-- Text shown --
Dubai: One couldn't help noticing that at least one familiar face was missing at this year's Al Habtoor Tennis Challenge: the ever-smiling face of Austrian player Daniela Klemenschits, who died of cancer recently.
As regulars for at least the past five editions, the Klemenschits twins were always a welcome addition at the Habtoor Grand Resort and Spa at the annual Al Habtoor Tennis Challenge that concluded on Saturday.
However, in April 2008 Daniela succumbed in her native Salzburg, aged 25, to a rare form of abdominal cancer called "squamous cell carcinoma" that left her twin devastated and out of the game that they have grown up loving as their own.
The cancer detection forced the two — affectionately called the ‘K-Twins' — to stop playing the sport they loved so much.
Daniela underwent surgery at least 15 times and Sandra four times.
Daniela died while Sandra survived to tell her story of how her twin has always been her mentor, guide and friend even today though she is no longer present with her physically.
"I can feel her presence with me. She died, but she gave me so many lessons. She taught me that there is something much more to life than merely going through it. She taught me how to live," Sandra told Gulf News.
Gone but not forgotten, Sandra celebrated the absence of Daniela last month by organising a tennis dinner and programme in her native Austria in close coordination with another Dubai regular, chair umpire Gerald Mandl.
Good times
"She is so special to me and I keep on remembering the good times we've had together while at various venues around the world on the circuit," Sandra recollected.

-- Data to examine --
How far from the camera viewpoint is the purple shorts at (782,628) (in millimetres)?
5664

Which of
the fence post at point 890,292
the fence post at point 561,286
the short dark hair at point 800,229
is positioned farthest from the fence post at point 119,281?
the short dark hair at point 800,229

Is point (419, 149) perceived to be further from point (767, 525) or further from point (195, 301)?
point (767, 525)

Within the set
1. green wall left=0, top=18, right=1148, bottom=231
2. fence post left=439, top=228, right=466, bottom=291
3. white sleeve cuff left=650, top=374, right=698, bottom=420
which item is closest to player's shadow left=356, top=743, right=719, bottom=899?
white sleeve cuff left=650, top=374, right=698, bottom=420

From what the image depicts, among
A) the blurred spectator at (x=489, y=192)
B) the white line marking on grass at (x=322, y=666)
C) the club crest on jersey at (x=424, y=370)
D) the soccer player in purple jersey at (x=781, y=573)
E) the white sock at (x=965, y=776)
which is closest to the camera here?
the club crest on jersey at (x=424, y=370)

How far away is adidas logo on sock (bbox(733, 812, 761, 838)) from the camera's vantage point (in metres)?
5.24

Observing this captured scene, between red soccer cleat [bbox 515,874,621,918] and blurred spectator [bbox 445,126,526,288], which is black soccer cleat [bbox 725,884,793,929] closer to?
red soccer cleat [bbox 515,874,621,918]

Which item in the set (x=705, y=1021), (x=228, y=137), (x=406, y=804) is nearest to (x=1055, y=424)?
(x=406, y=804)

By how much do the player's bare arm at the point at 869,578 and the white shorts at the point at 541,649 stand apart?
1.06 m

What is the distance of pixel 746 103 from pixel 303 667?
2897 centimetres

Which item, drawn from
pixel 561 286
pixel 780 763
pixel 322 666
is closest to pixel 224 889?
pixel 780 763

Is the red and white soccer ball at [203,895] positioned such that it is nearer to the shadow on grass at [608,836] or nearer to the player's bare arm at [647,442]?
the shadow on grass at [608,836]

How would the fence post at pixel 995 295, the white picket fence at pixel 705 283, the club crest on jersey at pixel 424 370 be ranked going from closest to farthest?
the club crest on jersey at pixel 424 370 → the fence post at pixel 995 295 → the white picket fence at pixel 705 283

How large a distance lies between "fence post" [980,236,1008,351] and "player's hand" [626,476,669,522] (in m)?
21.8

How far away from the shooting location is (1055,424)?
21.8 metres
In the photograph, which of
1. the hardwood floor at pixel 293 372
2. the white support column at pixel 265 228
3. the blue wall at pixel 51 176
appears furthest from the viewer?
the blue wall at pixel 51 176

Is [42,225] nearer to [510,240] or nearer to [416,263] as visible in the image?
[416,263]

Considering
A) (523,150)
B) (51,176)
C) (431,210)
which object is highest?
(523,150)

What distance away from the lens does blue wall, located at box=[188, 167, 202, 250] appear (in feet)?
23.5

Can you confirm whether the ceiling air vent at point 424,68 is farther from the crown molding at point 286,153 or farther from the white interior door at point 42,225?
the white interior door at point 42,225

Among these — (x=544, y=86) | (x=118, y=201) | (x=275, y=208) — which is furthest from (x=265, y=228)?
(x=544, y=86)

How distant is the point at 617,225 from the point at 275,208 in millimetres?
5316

-- Complete the following --
1. Write out the article about the Klemenschits twins word for word, beginning at the words that have "As regulars for" and stopping after "Sandra four times.".
2. Pick up the article about the Klemenschits twins after its last sentence and keep writing it.

-- Task answers --
1.
As regulars for at least the past five editions, the Klemenschits twins were always a welcome addition at the Habtoor Grand Resort and Spa at the annual Al Habtoor Tennis Challenge that concluded on Saturday.
However, in April 2008 Daniela succumbed in her native Salzburg, aged 25, to a rare form of abdominal cancer called "squamous cell carcinoma" that left her twin devastated and out of the game that they have grown up loving as their own.
The cancer detection forced the two — affectionately called the ‘K-Twins' — to stop playing the sport they loved so much.
Daniela underwent surgery at least 15 times and Sandra four times.

2.
"Although so much in pain, she was always so positive and she taught me how to live. She showed me how best to live this life merely because it is only once that we live," Sandra recalled. Until the illness put them off, Sandra had won more than 20 doubles titles on the ITF Circuit, and most of them were with her twin Daniela although they never reached a WTA doubles final despite breaking into the top 100 on the tour. Sandra returned to the doubles tour in July, 2008 and has since won seven more doubles titles.
"I know life will never be the same for me again as I will keep missing Dani all the while. But this is life and I wish there would be more people who would really live life to its full rather than hold grudges. There is nothing that cannot be solved by talking about it," Sandra said.
Sandra has been a winner in Dubai in 2005 taking home the doubles crown of a $10,000 (Dh36,731.50) tournament in the company of Kyra Nagy — the first winner of the Al Habtoor Tennis Challenge in 1998.
And this year, Sandra was seeded fourth in the doubles along with Tatjana Malek where they lost 7-5, 7-6 (3) against Ksenia Pervak and Lesya Tsurenko in the first round of the doubles here.
"There is so much more to life than just playing tennis. But I could never think of stopping my tennis, no matter what the adversity. After all, it is in the tennis court and its surroundings that I feel the presence of my sister the most," Sandra said.